We've also introduced a concept that allows people to score their environment. It's actually somewhat simple, a comment on `How well am I’? Because, you know, even security is one of those things you can spend to get, but are you happy to do a functional inspection?

The idea behind this development is that it is always possible to improve the resiliency score, and he quipped that this would not just be by suggesting a look at Pure Storage capabilities. It will cover a wide range of options as the company onboards data about both existing a new partner vendors. It will also look at anomaly detection, such as when did the anomaly happen and what were the attack patterns, all particularly useful in detecting ransomware.

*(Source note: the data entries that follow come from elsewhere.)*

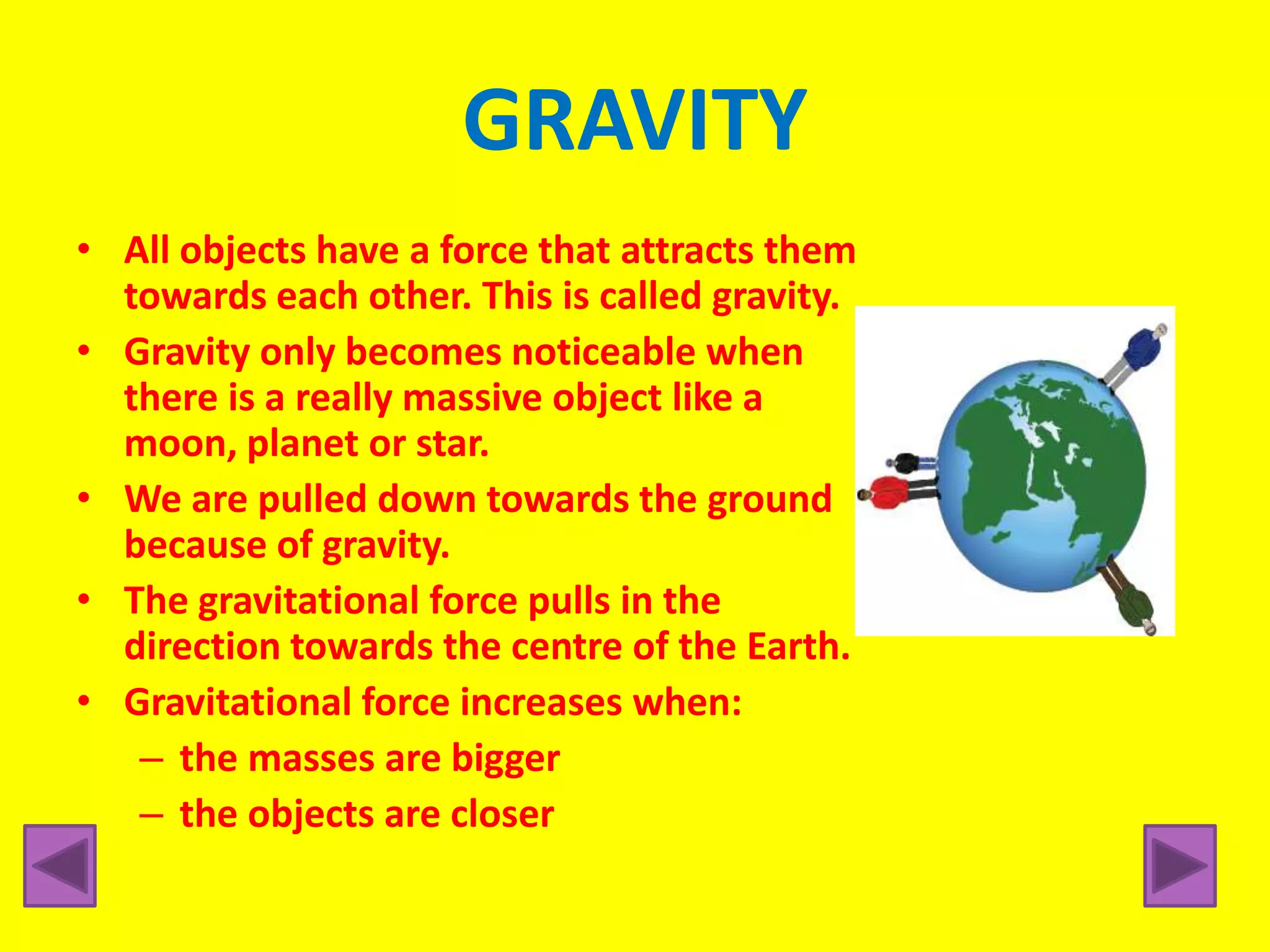 GRAVITY

• All objects have a force that attracts them towards each other. This is called gravity.
• Gravity only becomes noticeable when there is a really massive object like a moon, planet or star.
• We are pulled down towards the ground because of gravity.
• The gravitational force pulls in the direction towards the centre of the Earth.
• Gravitational force increases when:
– the masses are bigger
– the objects are closer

The major point is, how do you characterise your labour efficacy, that's the point of what we're trying to do. How do you reduce the amount of activities people need to take. And one of the major things we're doing is policy-driven lifecycle, so endpoints, the arrays in the data centre, are evergreen aware.

‘Cos we can

The reason Pure is able to make these pricing changes is because of the hardware technology now being used, as set out at the meeting by John `Coz' Colgrove. The application of Moore’s Law to Flash memory technology has led to the inevitable: storage capacity per device has shot up, while the cost per unit of storage capacity – and the power consumed - has shot down. That has meant that the days of hard disk storage devices are almost over: they can no longer match the capacity or the cost of Solid State Drives.

In addition, like all solid state devices. they tend to `suffer’ from what has traditionally been called `infant mortality’ – if they are going to fail, they usually die at the first test probe. If they work, then they work for their expected lifetime. According to Colgrove, Flash chips can be expected to work for some 30 years. In practice, earlier failures are most often down to other parts of the memory package, such as corroded connections or an external leak. To be on the safe side, Pure puts a 10-year lifetime on its memory modules. Colgrove said: 

We have direct flash modules in the field that are eight years old, we're still seeing in point 2% annual failure rates. Why is it way more reliable? Well, what is there to break? There are no moving parts, nothing to wear out. The thing that breaks is the software, and the real magic of this device is not what we put in, it's what we took out. 

One of the reasons we like electric cars is you don't have a carburettor, you don't have a fuel injection system, you don't have a crankshaft, you don't have a bunch of cylinders and all these things that go wrong.

The company has even removed some of the software problems by not using firmware or the complications of Flash translation. With its SSD modules, you do not overwrite NAND in place. When writing data, it uses a block erase and re-write approach, which reduces the number of re-write cycles per device, the one area where Flash can have a weak point. 

Each module works with a Flash translation layer built into the controller, which he defines as a small file system that remaps the data stored in all modules. He claims that using this approach provides much greater efficiency, much better data access and much lower failure rates.

He also talked about one important change in the way storage is measured. The increasing pressures coming from the energy consumption of data storage is obliging users to factor that into their planning much more directly, so while budgets are still planned in dollars, the next most important factor is no longer the number of Terabytes or Petabytes of storage needed, nor the number of racks required.

It is now the number of MegaWatts the system is going to consume. And when dollars per MW/hr is the all-important sum, the increasing capacity of Solid State Drives, coupled with their declining cost per byte, now play an increasingly vital role.